If you want to test the steps in your test environment, then you can simulate them by executing the below command on any worker node.
# sv stop agent

Follow the steps below to fix the unresponsive node.

1. List all POD that (1) are running on the unresponsive node and (2) have PVC in use

$ export NODE_NAME=32c1090d-cd3c-4d24-93d4-3fdf0153dcff
$ kubectl get pod -A --field-selector spec.nodeName=${NODE_NAME} -o=json | jq -c '.items[] | {name: .metadata.name, namespace: .metadata.namespace, claimName: .spec | select( has ("volumes") ).volumes[] | select( has ("persistentVolumeClaim") ).persistentVolumeClaim.claimName }'
Please replace the node name(32c1090d-cd3c-4d24-93d4-3fdf0153dcff ) in the example above with your unresponsive node.
The output is something like below,
{"name":"nginx-deployment-7d7948fb9c-djhl4","namespace":"default","claimName":"pvcsc-vsan"}

2. Cordon the worker node,
$ kubectl cordon 32c1090d-cd3c-4d24-93d4-3fdf0153dcff

3. Forcibly delete all PODs returned at the above step
$ kubectl delete pod nginx-deployment-7d7948fb9c-djhl4 --force

4. Wait for all PODs deleted above to be running again.

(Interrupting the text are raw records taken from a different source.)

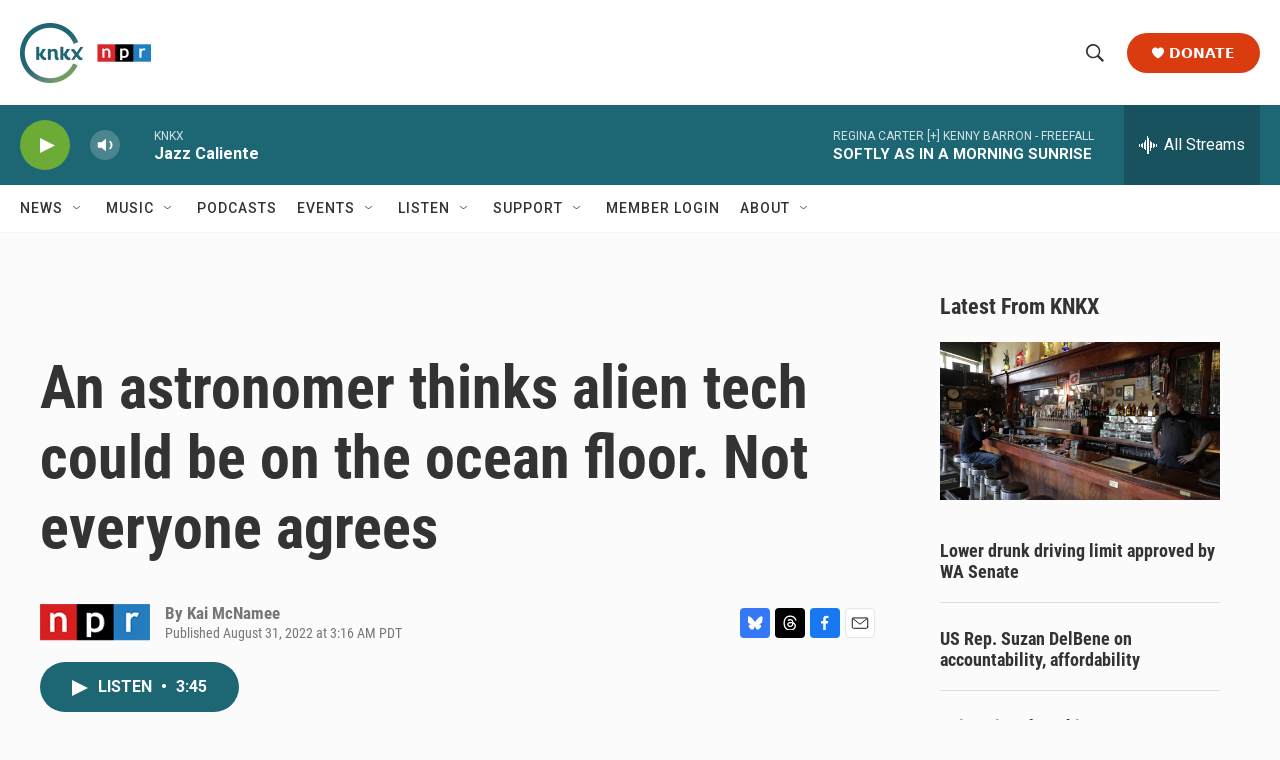

--- FILE ---
content_type: text/html; charset=utf-8
request_url: https://www.google.com/recaptcha/api2/aframe
body_size: 182
content:
<!DOCTYPE HTML><html><head><meta http-equiv="content-type" content="text/html; charset=UTF-8"></head><body><script nonce="3cf3hYzNn-h15jr4v1RE9w">/** Anti-fraud and anti-abuse applications only. See google.com/recaptcha */ try{var clients={'sodar':'https://pagead2.googlesyndication.com/pagead/sodar?'};window.addEventListener("message",function(a){try{if(a.source===window.parent){var b=JSON.parse(a.data);var c=clients[b['id']];if(c){var d=document.createElement('img');d.src=c+b['params']+'&rc='+(localStorage.getItem("rc::a")?sessionStorage.getItem("rc::b"):"");window.document.body.appendChild(d);sessionStorage.setItem("rc::e",parseInt(sessionStorage.getItem("rc::e")||0)+1);localStorage.setItem("rc::h",'1769907114348');}}}catch(b){}});window.parent.postMessage("_grecaptcha_ready", "*");}catch(b){}</script></body></html>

If users run into the known node non-gracefully shutdown issue, then please follow https://knowledge.broadcom.com/external/article?legacyId=85213 to work around it.

5. Recreate the unresponsive worker node. (Use your service instance id & worker node id)
$ bosh -d service-instance_7197b487-239d-4305-a63e-432b06376f29 recreate worker/c00197e7-5a29-4b14-98c6-cc10d3209524 --fix

Step 3: Enable bosh resurrection

When all clusters are successfully upgraded to a safe version, enable bosh resurrection again.
$ bosh update-resurrection on

Additional Information

Impact/Risks:
Certain situations can result in the automatic deletion of associated PVs & associated VMDK files when there is a Worker node VM recreation event.